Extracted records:
☆ ☆ ☆
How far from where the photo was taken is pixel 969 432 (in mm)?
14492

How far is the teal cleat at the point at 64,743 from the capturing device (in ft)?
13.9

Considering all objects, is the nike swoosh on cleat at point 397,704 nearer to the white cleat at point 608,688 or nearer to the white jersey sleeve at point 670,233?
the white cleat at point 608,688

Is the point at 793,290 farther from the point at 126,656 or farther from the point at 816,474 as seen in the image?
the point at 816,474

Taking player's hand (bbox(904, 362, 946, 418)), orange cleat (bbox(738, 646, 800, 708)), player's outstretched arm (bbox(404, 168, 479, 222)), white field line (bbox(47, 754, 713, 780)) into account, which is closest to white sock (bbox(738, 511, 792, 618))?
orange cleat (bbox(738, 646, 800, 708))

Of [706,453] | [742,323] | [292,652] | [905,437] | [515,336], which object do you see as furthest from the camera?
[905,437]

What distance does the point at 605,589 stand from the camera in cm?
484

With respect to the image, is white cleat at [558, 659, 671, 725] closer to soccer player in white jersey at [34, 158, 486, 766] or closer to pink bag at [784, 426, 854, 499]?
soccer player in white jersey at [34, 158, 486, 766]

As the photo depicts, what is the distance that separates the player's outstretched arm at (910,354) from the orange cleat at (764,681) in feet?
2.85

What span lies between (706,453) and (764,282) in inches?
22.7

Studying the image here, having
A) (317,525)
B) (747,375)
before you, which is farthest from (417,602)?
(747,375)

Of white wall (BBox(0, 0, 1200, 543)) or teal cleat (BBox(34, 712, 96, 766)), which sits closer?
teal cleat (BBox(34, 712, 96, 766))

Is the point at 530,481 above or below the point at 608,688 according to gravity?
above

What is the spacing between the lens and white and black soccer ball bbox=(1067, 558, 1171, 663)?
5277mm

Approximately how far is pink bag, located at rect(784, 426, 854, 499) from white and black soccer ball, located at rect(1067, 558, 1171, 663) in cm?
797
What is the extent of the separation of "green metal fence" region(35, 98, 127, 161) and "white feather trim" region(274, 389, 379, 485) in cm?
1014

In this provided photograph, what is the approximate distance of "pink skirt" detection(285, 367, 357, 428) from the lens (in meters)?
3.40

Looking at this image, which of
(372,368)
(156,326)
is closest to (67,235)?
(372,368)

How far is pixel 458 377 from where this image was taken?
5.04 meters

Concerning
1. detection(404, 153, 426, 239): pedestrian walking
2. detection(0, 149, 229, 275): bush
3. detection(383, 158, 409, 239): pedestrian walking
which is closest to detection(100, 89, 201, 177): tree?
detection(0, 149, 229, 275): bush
☆ ☆ ☆
Given request :: Copy the data from the line containing "What is the extent" through the end, swapping "pedestrian walking" for "person walking" and changing nothing else.

Reply ::
What is the extent of the separation of "green metal fence" region(35, 98, 127, 161) and "white feather trim" region(274, 389, 379, 485) in cm?
1014

In this provided photograph, what is the approximate distance of "pink skirt" detection(285, 367, 357, 428) from the lens (in meters)?
3.40

Looking at this image, which of
(372,368)
(156,326)
is closest to (67,235)?
(372,368)

How far is pixel 458 377 from where this image was taken?
5.04 meters

Concerning
1. detection(404, 153, 426, 239): person walking
2. detection(0, 149, 229, 275): bush
3. detection(383, 158, 409, 239): person walking
which is closest to detection(100, 89, 201, 177): tree?
detection(0, 149, 229, 275): bush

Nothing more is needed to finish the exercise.